Vidopliassov, qui n'avait jamais vu son maître dans un tel transport de colère, se retira fort effrayé. J'étais stupéfait.

«Il faut qu'il se passe quelque chose de bien grave, me disais-je, pour qu'un homme de ce caractère en vienne à ce point d'irritation, et trouve la force de pareilles résolutions!»

Pendant quelques minutes, mon oncle se remit à arpenter la pièce.
Il semblait en lutte avec lui-même.

— Ne déchire pas ton cahier, dit-il enfin à Gavrilo. Attends et reste ici. J'aurais peut-être besoin de toi. Puis, s'adressant à moi: — Mon ami, me dit-il, il me semble que je me suis un peu emballé. Toute chose doit être faite avec dignité, avec courage, mais sans cris, sans insultes. C'est cela! Dis-moi, Sérioja, ne trouverais-tu pas préférable de t'éloigner un moment? Cela t'est sans doute égal? Je te raconterai après tout ce qu'il se sera passé, hein? Qu'en penses-tu? Fais-le pour moi.

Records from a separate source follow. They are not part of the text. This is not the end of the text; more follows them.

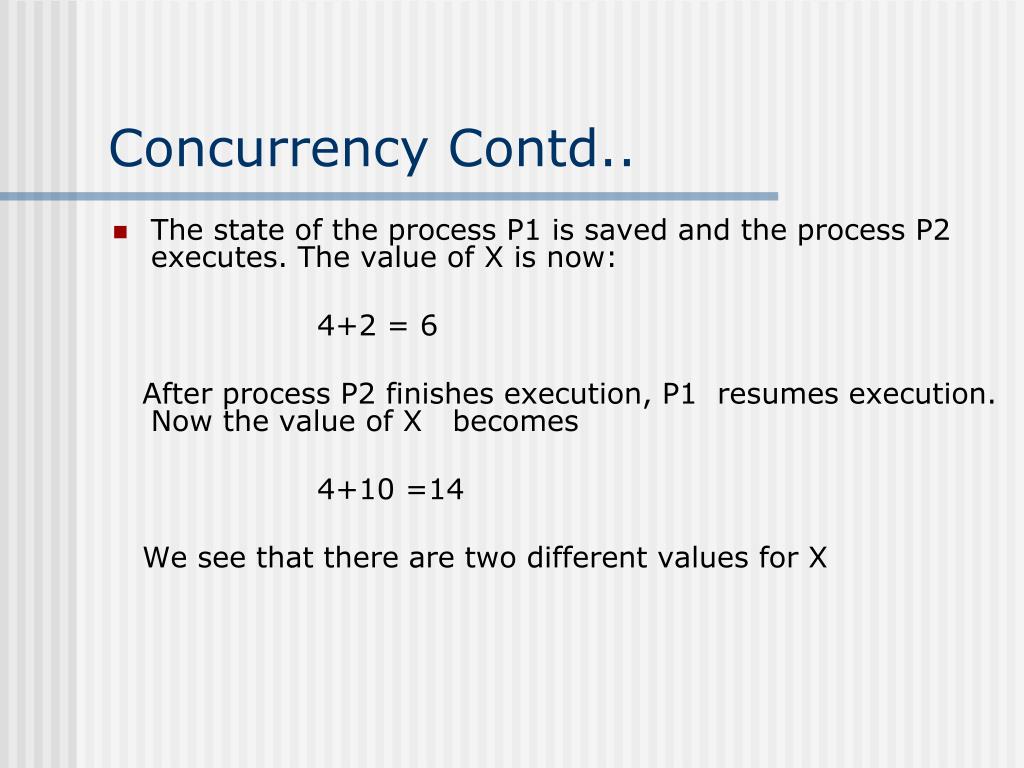 Concurrency Contd..

The state of the process P1 is saved and the process P2 executes. The value of X is now:

$4+2 = 6$

After process P2 finishes execution, P1 resumes execution. Now the value of X becomes

$4+10 =14$

We see that there are two different values for X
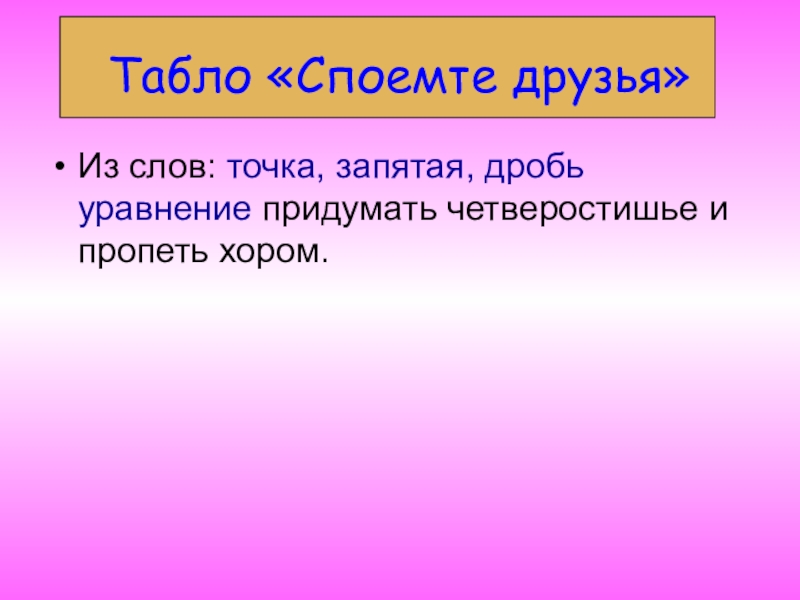 Табло «Споемте друзья»

• Из слов: точка, запятая, дробь уравнение придумать четверостишье и пропеть хором.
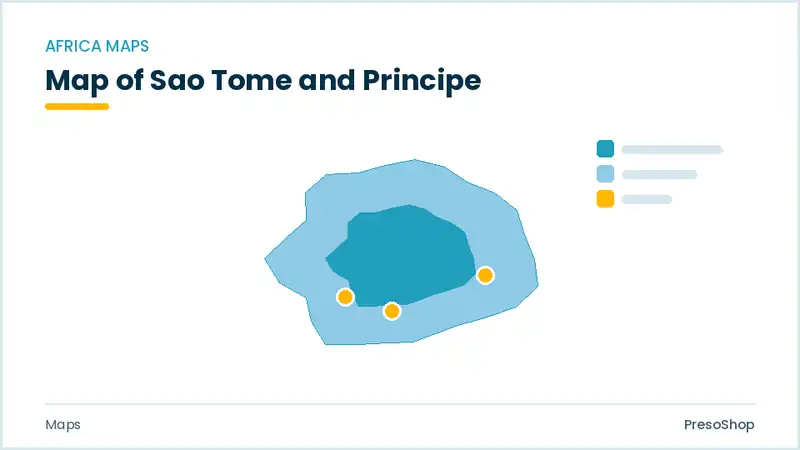 AFRICA MAPS

Map of Sao Tome and Principe

Maps

PresoShop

Je le regardai fixement et je dis:

— Vous avez peur, mon oncle! Vous avez des remords.

— Non, mon ami, je n'ai pas de remords! s'écria-t-il avec beaucoup de fougue. Je ne crains plus rien. Mes résolutions sont fermement prises. Tu ne sais pas, tu ne peux t'imaginer ce qu'ils viennent d'exiger de moi. Pouvais-je consentir? Non et je le leur prouverai. Je me suis révolté. Il fallait bien que le jour arrivât où je leur montrerais mon énergie. Mais, sais-tu, mon ami, je regrette de t'avoir fait demander. Il sera pénible à Foma de t'avoir pour témoin de son humiliation. Vois-tu, je voudrais le renvoyer d'une façon délicate, sans l'abaisser. Mais ce n'est qu'une manière de parler; j'aurai beau envelopper mes paroles les plus adoucies, il n'en sera pas moins humilié! Je suis brutal, sans éducation; je suis capable de lâcher quelque mot que je serai le premier à regretter. Il n'en demeure pas moins qu'il m'a fait beaucoup de bien… Va-t-en, mon ami… Voilà qu'on l'amène; on l'amène! Sérioja, sors, je t'en supplie… Je te raconterai tout. Sors, au nom du Christ!

Et mon oncle me conduisit vers la terrasse au moment même où Foma faisait son entrée. Je dois confesser que je ne m'en allai pas. Je décidai de rester où j'étais. Il y faisait noir et, par conséquent, on ne pouvait me voir. Je résolus d'écouter!